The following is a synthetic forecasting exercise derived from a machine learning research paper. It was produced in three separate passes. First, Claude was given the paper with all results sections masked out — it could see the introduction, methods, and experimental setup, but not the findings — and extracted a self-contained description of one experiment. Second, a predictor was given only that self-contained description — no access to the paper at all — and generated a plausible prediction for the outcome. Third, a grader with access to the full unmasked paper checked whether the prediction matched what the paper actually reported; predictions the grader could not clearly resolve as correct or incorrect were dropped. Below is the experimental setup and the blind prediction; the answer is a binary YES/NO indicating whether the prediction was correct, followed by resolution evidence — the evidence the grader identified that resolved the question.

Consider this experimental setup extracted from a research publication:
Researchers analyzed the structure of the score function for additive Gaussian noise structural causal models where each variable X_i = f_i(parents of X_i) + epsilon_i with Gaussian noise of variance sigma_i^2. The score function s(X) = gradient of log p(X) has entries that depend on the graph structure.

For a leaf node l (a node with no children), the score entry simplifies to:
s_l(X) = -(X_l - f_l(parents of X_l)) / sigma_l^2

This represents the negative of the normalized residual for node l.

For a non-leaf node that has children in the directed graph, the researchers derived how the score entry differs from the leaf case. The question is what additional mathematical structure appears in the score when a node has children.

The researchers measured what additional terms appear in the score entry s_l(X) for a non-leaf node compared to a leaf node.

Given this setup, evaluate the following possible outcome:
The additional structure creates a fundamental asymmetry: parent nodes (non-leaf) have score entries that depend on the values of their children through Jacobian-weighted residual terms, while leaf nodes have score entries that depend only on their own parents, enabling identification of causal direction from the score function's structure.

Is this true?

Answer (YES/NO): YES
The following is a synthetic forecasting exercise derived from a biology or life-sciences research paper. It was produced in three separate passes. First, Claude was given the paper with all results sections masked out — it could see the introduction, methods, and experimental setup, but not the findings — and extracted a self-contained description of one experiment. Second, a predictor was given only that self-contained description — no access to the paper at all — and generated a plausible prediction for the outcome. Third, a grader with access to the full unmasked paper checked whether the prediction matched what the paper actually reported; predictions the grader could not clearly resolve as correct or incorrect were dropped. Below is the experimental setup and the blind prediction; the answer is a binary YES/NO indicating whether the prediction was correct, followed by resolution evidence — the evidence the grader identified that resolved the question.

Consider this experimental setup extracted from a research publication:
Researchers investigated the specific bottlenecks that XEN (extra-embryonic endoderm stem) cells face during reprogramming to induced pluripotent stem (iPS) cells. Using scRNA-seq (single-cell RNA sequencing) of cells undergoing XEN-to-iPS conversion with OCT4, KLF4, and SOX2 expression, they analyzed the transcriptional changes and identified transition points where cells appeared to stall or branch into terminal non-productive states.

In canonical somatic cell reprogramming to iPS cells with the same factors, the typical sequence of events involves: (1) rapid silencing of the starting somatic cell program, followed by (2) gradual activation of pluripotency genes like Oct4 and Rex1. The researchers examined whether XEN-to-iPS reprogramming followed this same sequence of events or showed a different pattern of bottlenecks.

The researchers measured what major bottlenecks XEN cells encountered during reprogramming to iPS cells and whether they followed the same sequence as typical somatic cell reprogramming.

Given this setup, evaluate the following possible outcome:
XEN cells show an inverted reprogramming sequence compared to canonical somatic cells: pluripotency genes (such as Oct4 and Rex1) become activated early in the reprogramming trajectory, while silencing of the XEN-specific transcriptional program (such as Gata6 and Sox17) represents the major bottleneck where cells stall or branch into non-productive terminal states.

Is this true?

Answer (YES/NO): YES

__TASK STATEMENT__
Taking care to miss no line, set down the whole listing above exactly.

__RESPONSE BELOW__
The following is a synthetic forecasting exercise derived from a machine learning research paper. It was produced in three separate passes. First, Claude was given the paper with all results sections masked out — it could see the introduction, methods, and experimental setup, but not the findings — and extracted a self-contained description of one experiment. Second, a predictor was given only that self-contained description — no access to the paper at all — and generated a plausible prediction for the outcome. Third, a grader with access to the full unmasked paper checked whether the prediction matched what the paper actually reported; predictions the grader could not clearly resolve as correct or incorrect were dropped. Below is the experimental setup and the blind prediction; the answer is a binary YES/NO indicating whether the prediction was correct, followed by resolution evidence — the evidence the grader identified that resolved the question.

Consider this experimental setup extracted from a research publication:
Researchers analyzed the structure of the score function for additive Gaussian noise structural causal models where each variable X_i = f_i(parents of X_i) + epsilon_i with Gaussian noise of variance sigma_i^2. The score function s(X) = gradient of log p(X) has entries that depend on the graph structure.

For a leaf node l (a node with no children), the score entry simplifies to:
s_l(X) = -(X_l - f_l(parents of X_l)) / sigma_l^2

This represents the negative of the normalized residual for node l.

For a non-leaf node that has children in the directed graph, the researchers derived how the score entry differs from the leaf case. The question is what additional mathematical structure appears in the score when a node has children.

The researchers measured what additional terms appear in the score entry s_l(X) for a non-leaf node compared to a leaf node.

Given this setup, evaluate the following possible outcome:
The additional structure creates a fundamental asymmetry: parent nodes (non-leaf) have score entries that depend on the values of their children through Jacobian-weighted residual terms, while leaf nodes have score entries that depend only on their own parents, enabling identification of causal direction from the score function's structure.

Is this true?

Answer (YES/NO): YES
The following is a synthetic forecasting exercise derived from a biology or life-sciences research paper. It was produced in three separate passes. First, Claude was given the paper with all results sections masked out — it could see the introduction, methods, and experimental setup, but not the findings — and extracted a self-contained description of one experiment. Second, a predictor was given only that self-contained description — no access to the paper at all — and generated a plausible prediction for the outcome. Third, a grader with access to the full unmasked paper checked whether the prediction matched what the paper actually reported; predictions the grader could not clearly resolve as correct or incorrect were dropped. Below is the experimental setup and the blind prediction; the answer is a binary YES/NO indicating whether the prediction was correct, followed by resolution evidence — the evidence the grader identified that resolved the question.

Consider this experimental setup extracted from a research publication:
Researchers investigated the specific bottlenecks that XEN (extra-embryonic endoderm stem) cells face during reprogramming to induced pluripotent stem (iPS) cells. Using scRNA-seq (single-cell RNA sequencing) of cells undergoing XEN-to-iPS conversion with OCT4, KLF4, and SOX2 expression, they analyzed the transcriptional changes and identified transition points where cells appeared to stall or branch into terminal non-productive states.

In canonical somatic cell reprogramming to iPS cells with the same factors, the typical sequence of events involves: (1) rapid silencing of the starting somatic cell program, followed by (2) gradual activation of pluripotency genes like Oct4 and Rex1. The researchers examined whether XEN-to-iPS reprogramming followed this same sequence of events or showed a different pattern of bottlenecks.

The researchers measured what major bottlenecks XEN cells encountered during reprogramming to iPS cells and whether they followed the same sequence as typical somatic cell reprogramming.

Given this setup, evaluate the following possible outcome:
XEN cells show an inverted reprogramming sequence compared to canonical somatic cells: pluripotency genes (such as Oct4 and Rex1) become activated early in the reprogramming trajectory, while silencing of the XEN-specific transcriptional program (such as Gata6 and Sox17) represents the major bottleneck where cells stall or branch into non-productive terminal states.

Is this true?

Answer (YES/NO): YES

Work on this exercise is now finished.